**Texte du document:**
Il y a une espèce d’ellébore qui a causé de lui fut appelé Melampodium [2]. C’est une marque qu’il s’en servit, et l’on peut croire qu’il ne l’oublia pas dans la grande cure qui lui devait valoir un royaume. Néanmoins Pline ne nous dit rien qui insinue cela : il ne fait connaître Mélampus que du côté prophétique ; il ne lui attribue point la guérison des filles de Prœtus, et il dit qu’on l’attribue à un berger. Melampodis fama, divinationis artibus nota est. Ab hoc appellatur unum ellebori genus Melampodion. Aliqui pastorem eodem nomine invenisse tradunt, capras purgari pasto illo animadvertentem, datoque lacte earum sanâsse Prœtidas furentes [3]. Si Vossius [4] s’est fondé sur ce passage, pour dire que notre Mélampus guérit la fureur des filles de Prætus en mêlant de l’ellébore noir avec du lait de chèvre, il n’a pas été un fidèle rapporteur. Ce serait à lui à nous montrer ses garans. Il n’a rien à craindre sur ce qu’il censure Pierre Castellan et Jean Néander, d’avoir fait Mélampus postérieur à Empédocle. Ils ont commis en cela une bévue ; car Mélampus a vécu avant la guerre de Troie. Quant aux écrits que nous avons sous ce nom-là, ils sont supposés. Nous avons Melampi ex palpitationibus Divinatio, imprimé en grec, à Rome, l’an 1545. Ex nævis corporis Divinatio, imprimé en grec à Rome la même année, et en latin, à Venise, l’an 1552 (Nicolas Petréius est l’auteur de cette version), et en latin, et en grec, avec la métoposcopie de Cardan, à Paris, l’an 1658. Voyez Lindenius renovatus à la page 804. L’abrégé de la Bibliothéque de Gesner m’apprend que Melampus hierogrammateus scripsit de auguriis ex saltibus corporis quæ Augustinus Niphus in librum primum de auguris transtulit.

**Objectif de l'exercice:** Écrivez la suite du texte sur Mélampus, en commençant juste après sa dernière phrase.

**Lignes de données:**
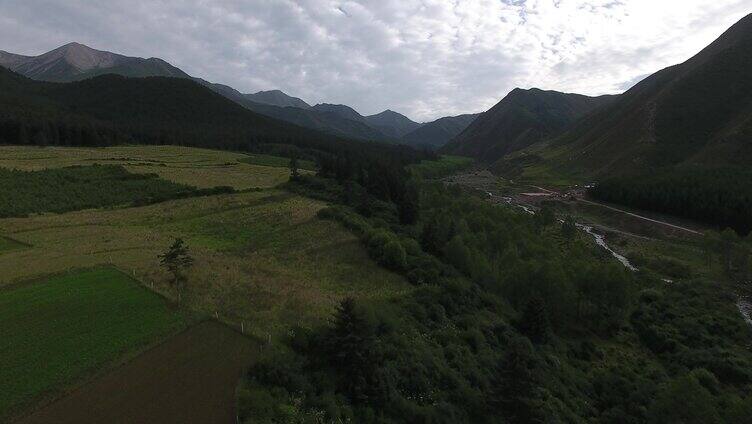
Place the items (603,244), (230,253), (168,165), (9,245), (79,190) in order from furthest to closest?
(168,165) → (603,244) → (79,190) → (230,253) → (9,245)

...

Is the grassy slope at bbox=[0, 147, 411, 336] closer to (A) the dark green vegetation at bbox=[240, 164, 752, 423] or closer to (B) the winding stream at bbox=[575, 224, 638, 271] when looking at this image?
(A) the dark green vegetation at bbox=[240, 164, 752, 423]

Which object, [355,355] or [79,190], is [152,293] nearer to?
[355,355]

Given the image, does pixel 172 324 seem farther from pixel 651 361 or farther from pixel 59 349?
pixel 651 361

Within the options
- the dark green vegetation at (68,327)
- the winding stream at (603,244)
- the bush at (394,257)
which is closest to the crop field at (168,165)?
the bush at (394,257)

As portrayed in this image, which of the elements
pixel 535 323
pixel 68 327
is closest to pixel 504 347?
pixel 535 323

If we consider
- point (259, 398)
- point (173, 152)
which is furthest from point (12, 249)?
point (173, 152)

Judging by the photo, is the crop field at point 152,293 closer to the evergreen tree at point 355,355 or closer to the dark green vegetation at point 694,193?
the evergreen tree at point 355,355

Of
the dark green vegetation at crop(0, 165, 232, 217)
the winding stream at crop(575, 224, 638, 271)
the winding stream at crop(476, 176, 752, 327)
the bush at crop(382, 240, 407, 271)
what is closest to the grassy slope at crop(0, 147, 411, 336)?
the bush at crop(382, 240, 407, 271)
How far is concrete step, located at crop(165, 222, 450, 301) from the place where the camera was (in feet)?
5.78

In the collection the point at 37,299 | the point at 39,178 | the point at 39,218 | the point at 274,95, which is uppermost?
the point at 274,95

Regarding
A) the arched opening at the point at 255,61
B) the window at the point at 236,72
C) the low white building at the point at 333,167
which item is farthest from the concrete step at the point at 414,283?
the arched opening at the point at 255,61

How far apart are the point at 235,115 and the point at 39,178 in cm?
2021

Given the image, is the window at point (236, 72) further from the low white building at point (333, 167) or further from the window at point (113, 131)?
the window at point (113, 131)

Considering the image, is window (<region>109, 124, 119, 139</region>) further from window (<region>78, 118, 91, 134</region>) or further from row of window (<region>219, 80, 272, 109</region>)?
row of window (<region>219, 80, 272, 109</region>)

**Résultat attendu:**
(H) Nous devrions croire qu’il parvint à une grande vieillesse. ] Slace suppose qu’Amphiaraüs fut associé avec Mélampus pour consulter les augures touchant la guerre de Thèbes :

.... Solers tibi cura futuri
Amphiarae, datur ; juxtaque Amythaone cretus
Jam senior sed mente virens Phœboque Melampus
Associat passus : dubiùm cui dexter Apollo
Oraque Cyrrhæâ satiârit largius undâ [5].


Mélampus était le bisaïeul d’Amphiaraüs : celui-ci avait alors plusieurs enfans, et un entre autres qui fut généralissime des Argiens dix ans après. Concluez de là que Mélampus eût été bien vieux. Mais les poëtes ne se font point un scrupule des anachronismes. Stace suppose dans un autre lieu que Thiodamas, fils de Mélampus, fut choisi pour succéder à Amphiaraüs dans l’intendance des augures. Il le représente comme le second dans cet art-là, mais néanmoins d’une modestie qui l’obligeait à se reconnaître indigne de la succession, tout de même que le fils d’un grand roi craint dans son enfance de ne pouvoir pas remplir les fonctions de feu son père.

Concilium rex triste vocat : quærumque gementes,
Quis tripodas successor agat ? quo proditæ laurus
Transeat ? atque orbum vitæ decus ? Haud mora, cuncti
Insignem famâ, sanctoque Melampode cretum
Thiodamanta volunt, qui cùm ipsa arcana deorum
Partiri, et visas uni sociare solebat
Amphiaraus aves, tantæque haud invidus artis
Gaudebat dici similem, juxtaque secundum.
Illum ingens confundit honos, inopinaque turbat
Gloria, et oblatas frondes submissus adorat,
Seque oneri negat esse parem, cogique meretur.
Sicut Achæmenius solium, gentesque paternas
Excepit si fortè puer, cui vivere patrem
Tutius, etc. [6].


Ferait-on de telles comparaisons si

  1. Servius, in Virgil., eclog. VI, vs. 48.
  2. Plinius, lib. XXV, cap. V, pag. m. 389.
  3. Idem, ibidem.
  4. Vossius, de Philosophiâ, cap. XI, num. 17, pag. m. 84.
  5. Statius, Thebaid., lib. III, vs. 451.
  6. Idem, ibid., lib. VIII, vs. 275.